Biden's $10 Million Memoir Is About to Prove Everything We Said About Him Was True

Biden's $10 Million Memoir Is About to Prove Everything We Said About Him Was True

Joe Biden, the former president who spent four years insisting he was sharper than a tack and twice as pointy, is about to release a memoir built on 70 hours of recorded conversations — and the Department of Justice wants those tapes made public. Because apparently the guy who couldn't find the exit at a press conference sat down with a ghostwriter and just... started talking. About everything. Including classified material.

What could possibly go wrong?

According to The Spectator, Biden's memoir deal with publisher Little, Brown is worth a cool $10 million. That's ten million dollars for the recollections of a man whose own Special Counsel, Robert Hur, determined was too mentally diminished to prosecute. Let that sink in. They couldn't charge him because a jury would feel sorry for him, but sure, let's give him a book deal.

The recordings were made with ghostwriter Mark Zwonitzer, and they are reportedly a goldmine of exactly the kind of material Biden's handlers spent years trying to hide from the American public. At one point during the sessions, Biden allegedly stated, "I just found all the classified stuff downstairs." Just like that. Casual as a Sunday morning. The man who stood before the nation and declared, "I did not share classified information. Guarantee you, I did not," apparently forgot that part when the tape was rolling.

The Heritage Foundation has been leading the fight to get those 70 hours of recordings released to the public. Mike Howell of the Heritage Foundation put it plainly: "These tapes will further prove the massive lie regarding Biden's fitness for office and the fact Biden revealed classified information." And he's right. We all watched it happen in real time — the blank stares, the wandering exits, the whisper-shouting — and now Biden's own words are about to confirm the whole thing.

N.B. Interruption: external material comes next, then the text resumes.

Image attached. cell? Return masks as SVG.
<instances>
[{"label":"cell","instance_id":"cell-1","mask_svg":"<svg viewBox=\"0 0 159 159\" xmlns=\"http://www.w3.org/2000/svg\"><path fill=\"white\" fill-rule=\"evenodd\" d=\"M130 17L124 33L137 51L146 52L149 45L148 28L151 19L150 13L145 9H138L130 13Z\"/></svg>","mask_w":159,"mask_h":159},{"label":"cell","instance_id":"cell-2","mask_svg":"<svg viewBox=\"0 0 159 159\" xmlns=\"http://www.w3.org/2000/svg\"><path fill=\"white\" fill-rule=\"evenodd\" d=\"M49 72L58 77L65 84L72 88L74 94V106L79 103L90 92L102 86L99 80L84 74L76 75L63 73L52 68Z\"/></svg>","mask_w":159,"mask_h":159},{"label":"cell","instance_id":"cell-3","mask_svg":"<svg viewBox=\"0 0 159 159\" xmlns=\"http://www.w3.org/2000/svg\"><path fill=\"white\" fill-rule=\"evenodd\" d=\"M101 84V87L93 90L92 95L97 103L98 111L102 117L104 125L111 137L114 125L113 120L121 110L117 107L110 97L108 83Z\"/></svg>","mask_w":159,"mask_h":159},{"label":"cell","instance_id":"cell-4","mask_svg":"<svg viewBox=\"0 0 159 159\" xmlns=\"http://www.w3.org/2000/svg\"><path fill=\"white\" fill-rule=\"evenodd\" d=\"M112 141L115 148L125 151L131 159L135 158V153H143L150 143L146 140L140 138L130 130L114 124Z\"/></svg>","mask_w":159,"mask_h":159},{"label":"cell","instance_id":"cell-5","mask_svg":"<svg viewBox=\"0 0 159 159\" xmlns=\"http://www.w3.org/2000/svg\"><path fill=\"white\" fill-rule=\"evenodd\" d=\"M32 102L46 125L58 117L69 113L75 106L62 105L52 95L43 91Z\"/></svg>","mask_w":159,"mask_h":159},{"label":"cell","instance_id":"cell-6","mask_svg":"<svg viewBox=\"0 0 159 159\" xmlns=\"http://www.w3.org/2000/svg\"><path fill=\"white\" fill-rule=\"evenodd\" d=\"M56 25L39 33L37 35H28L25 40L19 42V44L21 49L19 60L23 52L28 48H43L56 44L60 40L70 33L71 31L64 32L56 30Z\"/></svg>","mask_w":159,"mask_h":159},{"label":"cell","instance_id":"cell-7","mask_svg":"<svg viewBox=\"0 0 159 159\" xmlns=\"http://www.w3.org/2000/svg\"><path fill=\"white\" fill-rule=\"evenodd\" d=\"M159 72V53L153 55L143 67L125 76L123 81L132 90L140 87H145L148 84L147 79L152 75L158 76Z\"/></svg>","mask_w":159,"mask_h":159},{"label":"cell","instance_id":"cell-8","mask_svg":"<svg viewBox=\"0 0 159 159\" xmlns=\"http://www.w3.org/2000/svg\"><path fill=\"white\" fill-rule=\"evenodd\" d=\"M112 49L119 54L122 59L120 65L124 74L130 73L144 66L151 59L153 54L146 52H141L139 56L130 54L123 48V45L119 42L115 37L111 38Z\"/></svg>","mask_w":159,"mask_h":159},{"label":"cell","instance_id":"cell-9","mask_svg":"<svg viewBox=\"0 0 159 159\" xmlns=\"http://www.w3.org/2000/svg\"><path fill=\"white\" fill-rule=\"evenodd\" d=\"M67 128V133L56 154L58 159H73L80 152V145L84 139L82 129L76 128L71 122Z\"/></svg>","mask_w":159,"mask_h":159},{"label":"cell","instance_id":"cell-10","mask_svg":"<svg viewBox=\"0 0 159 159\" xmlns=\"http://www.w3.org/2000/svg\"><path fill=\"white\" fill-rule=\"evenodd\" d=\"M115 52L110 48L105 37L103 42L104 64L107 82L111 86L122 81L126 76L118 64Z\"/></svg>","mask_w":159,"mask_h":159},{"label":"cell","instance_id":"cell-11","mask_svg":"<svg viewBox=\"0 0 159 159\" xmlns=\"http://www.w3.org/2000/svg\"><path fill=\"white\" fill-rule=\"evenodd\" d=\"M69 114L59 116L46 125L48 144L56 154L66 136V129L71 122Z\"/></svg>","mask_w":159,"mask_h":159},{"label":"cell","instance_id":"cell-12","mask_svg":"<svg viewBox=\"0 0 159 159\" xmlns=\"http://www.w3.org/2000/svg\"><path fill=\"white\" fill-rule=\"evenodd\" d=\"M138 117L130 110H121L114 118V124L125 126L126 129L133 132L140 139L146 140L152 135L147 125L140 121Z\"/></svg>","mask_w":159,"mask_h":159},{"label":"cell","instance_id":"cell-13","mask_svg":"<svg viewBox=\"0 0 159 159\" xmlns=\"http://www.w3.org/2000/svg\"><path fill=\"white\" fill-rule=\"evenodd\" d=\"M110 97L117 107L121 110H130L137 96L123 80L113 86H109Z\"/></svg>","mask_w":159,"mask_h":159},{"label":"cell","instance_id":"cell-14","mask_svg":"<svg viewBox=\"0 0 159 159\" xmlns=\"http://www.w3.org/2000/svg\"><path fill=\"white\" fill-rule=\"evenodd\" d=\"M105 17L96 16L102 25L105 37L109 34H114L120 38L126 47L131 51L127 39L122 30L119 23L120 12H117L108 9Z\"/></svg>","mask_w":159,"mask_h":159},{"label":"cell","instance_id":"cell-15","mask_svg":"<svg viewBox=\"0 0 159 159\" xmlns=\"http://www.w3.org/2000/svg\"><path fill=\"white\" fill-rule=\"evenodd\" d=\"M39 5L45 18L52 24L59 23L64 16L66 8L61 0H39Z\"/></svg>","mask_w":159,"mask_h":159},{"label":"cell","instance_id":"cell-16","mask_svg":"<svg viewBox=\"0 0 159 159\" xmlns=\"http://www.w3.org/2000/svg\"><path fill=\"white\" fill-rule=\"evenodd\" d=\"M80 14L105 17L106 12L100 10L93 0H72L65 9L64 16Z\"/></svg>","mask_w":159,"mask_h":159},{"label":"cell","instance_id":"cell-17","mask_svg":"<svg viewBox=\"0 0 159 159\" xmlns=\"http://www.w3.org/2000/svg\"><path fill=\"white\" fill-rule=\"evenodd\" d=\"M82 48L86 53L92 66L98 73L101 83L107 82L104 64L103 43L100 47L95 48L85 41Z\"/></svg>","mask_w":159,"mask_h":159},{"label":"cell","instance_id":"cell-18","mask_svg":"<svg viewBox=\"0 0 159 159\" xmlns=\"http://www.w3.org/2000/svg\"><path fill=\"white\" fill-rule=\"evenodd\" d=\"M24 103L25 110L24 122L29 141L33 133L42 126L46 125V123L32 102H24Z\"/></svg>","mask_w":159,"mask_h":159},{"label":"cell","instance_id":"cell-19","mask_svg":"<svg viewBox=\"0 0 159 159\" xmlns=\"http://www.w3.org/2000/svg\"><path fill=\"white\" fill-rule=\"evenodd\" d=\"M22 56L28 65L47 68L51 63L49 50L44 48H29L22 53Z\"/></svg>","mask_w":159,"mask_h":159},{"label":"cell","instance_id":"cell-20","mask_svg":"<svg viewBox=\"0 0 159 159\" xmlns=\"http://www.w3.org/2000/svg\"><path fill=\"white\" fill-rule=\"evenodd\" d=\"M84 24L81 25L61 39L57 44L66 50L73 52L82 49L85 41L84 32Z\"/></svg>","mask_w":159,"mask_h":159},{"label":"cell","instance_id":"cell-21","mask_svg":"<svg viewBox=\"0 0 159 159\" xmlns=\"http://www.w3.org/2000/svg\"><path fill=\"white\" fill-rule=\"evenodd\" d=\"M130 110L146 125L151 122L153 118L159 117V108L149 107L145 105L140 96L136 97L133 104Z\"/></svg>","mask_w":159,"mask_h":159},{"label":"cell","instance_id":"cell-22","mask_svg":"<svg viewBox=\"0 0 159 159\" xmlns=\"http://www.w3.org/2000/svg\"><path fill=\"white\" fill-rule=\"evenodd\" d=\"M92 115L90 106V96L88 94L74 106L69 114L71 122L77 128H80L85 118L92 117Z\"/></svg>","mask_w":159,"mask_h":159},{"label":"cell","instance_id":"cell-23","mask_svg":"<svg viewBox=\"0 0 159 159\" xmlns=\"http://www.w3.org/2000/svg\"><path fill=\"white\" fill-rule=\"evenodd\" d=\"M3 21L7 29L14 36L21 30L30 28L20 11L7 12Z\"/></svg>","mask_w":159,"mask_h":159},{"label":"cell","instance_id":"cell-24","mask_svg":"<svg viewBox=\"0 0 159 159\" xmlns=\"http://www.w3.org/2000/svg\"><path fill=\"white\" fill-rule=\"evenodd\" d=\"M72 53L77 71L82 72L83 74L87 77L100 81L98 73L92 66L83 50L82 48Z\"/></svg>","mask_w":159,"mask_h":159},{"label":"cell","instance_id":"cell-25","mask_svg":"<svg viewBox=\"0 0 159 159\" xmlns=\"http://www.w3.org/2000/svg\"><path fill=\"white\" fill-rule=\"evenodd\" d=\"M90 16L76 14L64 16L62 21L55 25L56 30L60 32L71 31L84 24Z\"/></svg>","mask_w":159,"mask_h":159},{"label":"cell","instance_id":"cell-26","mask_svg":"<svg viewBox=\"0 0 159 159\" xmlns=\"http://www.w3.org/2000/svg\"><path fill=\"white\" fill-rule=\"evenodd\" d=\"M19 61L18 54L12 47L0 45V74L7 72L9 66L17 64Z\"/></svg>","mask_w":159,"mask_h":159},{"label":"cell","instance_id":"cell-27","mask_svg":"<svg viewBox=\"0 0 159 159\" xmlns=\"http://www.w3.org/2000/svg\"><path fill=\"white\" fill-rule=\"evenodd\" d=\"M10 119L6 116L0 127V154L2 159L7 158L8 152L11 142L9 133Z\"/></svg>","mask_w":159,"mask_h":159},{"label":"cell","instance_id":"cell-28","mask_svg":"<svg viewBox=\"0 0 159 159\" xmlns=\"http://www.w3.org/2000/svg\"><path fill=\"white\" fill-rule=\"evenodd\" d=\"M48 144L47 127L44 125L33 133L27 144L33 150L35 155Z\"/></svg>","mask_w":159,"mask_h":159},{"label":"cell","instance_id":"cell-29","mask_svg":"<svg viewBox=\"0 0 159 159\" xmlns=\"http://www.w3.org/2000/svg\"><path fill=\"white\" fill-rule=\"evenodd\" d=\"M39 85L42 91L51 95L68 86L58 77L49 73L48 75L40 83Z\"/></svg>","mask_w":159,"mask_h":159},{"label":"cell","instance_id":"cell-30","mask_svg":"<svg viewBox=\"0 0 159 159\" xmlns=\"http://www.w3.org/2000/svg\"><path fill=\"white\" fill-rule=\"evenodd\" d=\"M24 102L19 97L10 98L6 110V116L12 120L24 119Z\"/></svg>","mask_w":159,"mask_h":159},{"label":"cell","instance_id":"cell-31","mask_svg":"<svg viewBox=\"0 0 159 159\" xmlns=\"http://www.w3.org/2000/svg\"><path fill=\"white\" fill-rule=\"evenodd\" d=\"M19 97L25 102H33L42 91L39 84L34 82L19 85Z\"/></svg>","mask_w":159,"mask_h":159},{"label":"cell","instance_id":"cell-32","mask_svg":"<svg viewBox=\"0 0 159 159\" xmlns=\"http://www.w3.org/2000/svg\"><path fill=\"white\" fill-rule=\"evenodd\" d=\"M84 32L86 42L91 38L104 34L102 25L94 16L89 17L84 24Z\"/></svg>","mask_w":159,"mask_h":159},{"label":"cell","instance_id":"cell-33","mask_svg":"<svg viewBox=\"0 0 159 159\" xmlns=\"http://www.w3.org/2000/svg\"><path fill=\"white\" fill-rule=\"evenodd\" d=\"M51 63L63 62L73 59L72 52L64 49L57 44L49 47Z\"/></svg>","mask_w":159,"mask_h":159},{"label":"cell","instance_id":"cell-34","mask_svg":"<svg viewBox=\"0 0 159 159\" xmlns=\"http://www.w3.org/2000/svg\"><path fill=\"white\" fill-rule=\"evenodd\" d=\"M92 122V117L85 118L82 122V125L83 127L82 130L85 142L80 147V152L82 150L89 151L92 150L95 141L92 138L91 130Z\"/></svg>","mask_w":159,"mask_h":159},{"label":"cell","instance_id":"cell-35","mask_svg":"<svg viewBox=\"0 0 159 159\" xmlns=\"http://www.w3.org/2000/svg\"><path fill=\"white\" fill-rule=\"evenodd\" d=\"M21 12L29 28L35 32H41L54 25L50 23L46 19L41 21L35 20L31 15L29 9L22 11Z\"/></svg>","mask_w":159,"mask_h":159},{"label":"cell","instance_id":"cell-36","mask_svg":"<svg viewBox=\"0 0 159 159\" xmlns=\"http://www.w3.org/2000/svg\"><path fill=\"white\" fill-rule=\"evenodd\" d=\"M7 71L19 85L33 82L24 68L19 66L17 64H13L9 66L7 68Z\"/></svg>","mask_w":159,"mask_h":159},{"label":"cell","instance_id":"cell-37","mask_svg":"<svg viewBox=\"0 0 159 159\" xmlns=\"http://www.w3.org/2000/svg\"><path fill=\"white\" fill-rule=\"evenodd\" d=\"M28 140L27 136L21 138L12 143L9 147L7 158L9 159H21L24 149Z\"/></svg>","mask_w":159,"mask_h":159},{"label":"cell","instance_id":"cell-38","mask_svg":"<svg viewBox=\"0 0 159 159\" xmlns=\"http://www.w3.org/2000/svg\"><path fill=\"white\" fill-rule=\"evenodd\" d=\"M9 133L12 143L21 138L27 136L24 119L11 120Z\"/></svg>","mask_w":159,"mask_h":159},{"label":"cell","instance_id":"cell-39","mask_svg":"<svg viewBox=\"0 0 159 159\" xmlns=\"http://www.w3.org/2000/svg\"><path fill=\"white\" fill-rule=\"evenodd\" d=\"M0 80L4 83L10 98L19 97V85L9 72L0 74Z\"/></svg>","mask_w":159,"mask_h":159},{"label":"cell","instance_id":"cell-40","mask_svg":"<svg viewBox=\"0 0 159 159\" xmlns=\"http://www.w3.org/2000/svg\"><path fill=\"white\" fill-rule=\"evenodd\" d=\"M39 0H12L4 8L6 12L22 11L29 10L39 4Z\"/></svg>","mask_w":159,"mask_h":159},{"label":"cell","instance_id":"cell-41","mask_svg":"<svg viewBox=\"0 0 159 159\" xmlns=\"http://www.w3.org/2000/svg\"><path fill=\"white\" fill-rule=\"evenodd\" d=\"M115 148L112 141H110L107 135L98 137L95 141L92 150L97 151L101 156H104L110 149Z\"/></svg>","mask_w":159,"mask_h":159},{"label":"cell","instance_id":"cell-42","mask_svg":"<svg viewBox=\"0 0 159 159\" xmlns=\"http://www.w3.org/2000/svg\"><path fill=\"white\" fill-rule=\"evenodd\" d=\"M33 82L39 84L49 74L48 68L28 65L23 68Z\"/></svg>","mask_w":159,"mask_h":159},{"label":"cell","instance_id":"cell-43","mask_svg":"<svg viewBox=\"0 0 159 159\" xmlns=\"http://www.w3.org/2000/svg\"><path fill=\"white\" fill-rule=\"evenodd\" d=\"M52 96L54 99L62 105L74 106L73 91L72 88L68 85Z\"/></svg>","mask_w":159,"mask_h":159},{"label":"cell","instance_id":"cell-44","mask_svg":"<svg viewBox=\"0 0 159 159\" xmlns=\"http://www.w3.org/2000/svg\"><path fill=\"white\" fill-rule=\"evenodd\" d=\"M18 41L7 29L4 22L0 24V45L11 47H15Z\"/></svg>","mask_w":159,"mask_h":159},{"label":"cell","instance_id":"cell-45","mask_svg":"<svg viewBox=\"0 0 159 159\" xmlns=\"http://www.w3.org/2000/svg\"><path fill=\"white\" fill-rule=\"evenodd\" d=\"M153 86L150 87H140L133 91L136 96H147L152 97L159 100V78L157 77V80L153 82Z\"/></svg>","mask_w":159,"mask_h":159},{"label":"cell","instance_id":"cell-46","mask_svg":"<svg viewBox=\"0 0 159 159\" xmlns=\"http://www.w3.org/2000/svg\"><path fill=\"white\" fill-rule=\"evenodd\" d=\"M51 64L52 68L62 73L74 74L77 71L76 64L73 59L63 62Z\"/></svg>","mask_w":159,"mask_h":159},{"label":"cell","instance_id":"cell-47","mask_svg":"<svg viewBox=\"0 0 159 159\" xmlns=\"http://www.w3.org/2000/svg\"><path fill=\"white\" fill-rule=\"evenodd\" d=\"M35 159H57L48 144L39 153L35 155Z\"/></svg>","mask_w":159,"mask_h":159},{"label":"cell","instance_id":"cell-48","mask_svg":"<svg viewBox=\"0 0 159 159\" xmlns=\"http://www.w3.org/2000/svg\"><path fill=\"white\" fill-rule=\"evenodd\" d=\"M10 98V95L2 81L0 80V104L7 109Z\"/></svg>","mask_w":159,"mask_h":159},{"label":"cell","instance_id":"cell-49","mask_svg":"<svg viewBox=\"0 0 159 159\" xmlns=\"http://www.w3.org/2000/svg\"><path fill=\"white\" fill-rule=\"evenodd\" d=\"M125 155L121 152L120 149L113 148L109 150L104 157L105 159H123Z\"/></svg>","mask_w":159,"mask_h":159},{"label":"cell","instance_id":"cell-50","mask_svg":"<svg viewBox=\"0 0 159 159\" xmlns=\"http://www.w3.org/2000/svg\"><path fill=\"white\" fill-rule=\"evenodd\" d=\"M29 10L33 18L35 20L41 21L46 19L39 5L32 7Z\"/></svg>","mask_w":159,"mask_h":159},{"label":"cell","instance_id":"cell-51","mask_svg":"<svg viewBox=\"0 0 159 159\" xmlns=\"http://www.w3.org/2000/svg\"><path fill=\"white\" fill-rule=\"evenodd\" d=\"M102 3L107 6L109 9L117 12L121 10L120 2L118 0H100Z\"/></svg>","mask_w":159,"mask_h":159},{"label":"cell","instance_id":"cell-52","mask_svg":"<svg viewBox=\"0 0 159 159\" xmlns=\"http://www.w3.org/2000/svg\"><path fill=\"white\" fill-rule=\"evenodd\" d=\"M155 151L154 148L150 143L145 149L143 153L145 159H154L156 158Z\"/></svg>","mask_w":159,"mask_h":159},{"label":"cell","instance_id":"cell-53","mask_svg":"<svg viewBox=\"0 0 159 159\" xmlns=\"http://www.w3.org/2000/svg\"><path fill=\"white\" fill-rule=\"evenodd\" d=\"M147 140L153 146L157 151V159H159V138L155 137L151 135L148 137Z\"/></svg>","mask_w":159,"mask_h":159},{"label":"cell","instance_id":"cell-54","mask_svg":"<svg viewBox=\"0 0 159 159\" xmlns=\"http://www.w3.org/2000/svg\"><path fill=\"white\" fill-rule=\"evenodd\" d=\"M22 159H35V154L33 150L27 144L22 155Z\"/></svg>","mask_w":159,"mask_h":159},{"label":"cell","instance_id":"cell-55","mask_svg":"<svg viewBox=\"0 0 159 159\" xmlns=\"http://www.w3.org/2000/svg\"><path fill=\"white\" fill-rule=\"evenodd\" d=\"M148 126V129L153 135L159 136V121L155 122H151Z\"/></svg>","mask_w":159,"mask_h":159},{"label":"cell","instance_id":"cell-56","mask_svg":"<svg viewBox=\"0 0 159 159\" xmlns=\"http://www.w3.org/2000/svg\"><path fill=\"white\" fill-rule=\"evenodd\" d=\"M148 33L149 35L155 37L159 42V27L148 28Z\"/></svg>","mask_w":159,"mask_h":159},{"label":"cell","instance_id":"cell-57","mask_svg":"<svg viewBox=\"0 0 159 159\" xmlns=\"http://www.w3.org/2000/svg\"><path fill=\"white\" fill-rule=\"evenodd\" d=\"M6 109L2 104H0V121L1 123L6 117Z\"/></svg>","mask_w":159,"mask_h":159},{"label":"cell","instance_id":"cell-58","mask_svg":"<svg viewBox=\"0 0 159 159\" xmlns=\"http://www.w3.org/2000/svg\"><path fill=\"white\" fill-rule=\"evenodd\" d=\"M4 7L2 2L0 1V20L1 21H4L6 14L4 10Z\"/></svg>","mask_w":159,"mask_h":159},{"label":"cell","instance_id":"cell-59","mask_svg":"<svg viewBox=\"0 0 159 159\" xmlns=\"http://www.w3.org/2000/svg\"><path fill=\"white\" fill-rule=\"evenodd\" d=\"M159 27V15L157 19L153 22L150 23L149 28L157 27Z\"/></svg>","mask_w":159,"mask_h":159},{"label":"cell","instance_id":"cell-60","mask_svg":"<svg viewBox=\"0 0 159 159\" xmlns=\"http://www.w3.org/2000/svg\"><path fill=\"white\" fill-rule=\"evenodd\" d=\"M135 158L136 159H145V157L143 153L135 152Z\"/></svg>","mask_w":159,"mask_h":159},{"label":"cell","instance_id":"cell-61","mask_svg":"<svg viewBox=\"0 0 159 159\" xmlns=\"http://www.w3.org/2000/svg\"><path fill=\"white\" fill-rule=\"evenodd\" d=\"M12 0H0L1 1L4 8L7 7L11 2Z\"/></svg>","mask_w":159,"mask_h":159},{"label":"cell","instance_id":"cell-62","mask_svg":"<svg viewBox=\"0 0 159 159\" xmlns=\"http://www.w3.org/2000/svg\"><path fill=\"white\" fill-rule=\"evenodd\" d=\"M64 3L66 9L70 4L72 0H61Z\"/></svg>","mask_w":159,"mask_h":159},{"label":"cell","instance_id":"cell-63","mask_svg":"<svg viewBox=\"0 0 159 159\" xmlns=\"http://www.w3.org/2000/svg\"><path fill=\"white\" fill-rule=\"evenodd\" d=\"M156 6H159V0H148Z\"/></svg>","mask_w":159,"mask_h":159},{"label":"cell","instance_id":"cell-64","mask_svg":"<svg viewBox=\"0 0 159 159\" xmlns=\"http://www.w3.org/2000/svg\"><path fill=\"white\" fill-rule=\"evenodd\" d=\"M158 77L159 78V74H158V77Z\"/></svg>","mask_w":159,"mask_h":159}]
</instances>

Biden's spokesperson TJ Ducklo tried to wave it all away, claiming "the DoJ themselves have said these tapes serve no public interest." No public interest. Seventy hours of a sitting president rambling about classified documents to a ghostwriter, and the public has no interest. Sure, TJ. And the Titanic had no interest in icebergs.

This isn't Biden's first literary rodeo, either. His 2017 memoir "Promise Me, Dad" was the kind of book you find in the clearance bin at airport bookstores by February. But at least back then he could presumably remember what he'd written. This time around, we're dealing with a man whose own administration had to stage-manage his every public appearance like a live-action Weekend at Bernie's.

And it gets better. Dr. Jill Biden is also releasing a memoir — "View from the East Wing" — set for May 2026. So we're getting a his-and-hers set. The man who couldn't remember where he left classified documents and the woman who kept pushing him out on stage anyway. It's a love story, really. A love story about power.

Here's the thing the Democrats don't want to face: these recordings aren't opposition research. They're not leaked texts or anonymous sources. They're Biden, in his own voice, in his own words, recorded for the explicit purpose of telling his story. And if the Department of Justice succeeds in making them public, every single talking head who spent 2021 through 2024 telling you "he's fine, he's sharp, he runs circles around his staff" will have to answer for it.

They won't, of course. They never do.

But the tapes don't lie, even if the people on them do. Ten million dollars for a confession disguised as a memoir — that might be the most honest thing Joe Biden has ever done.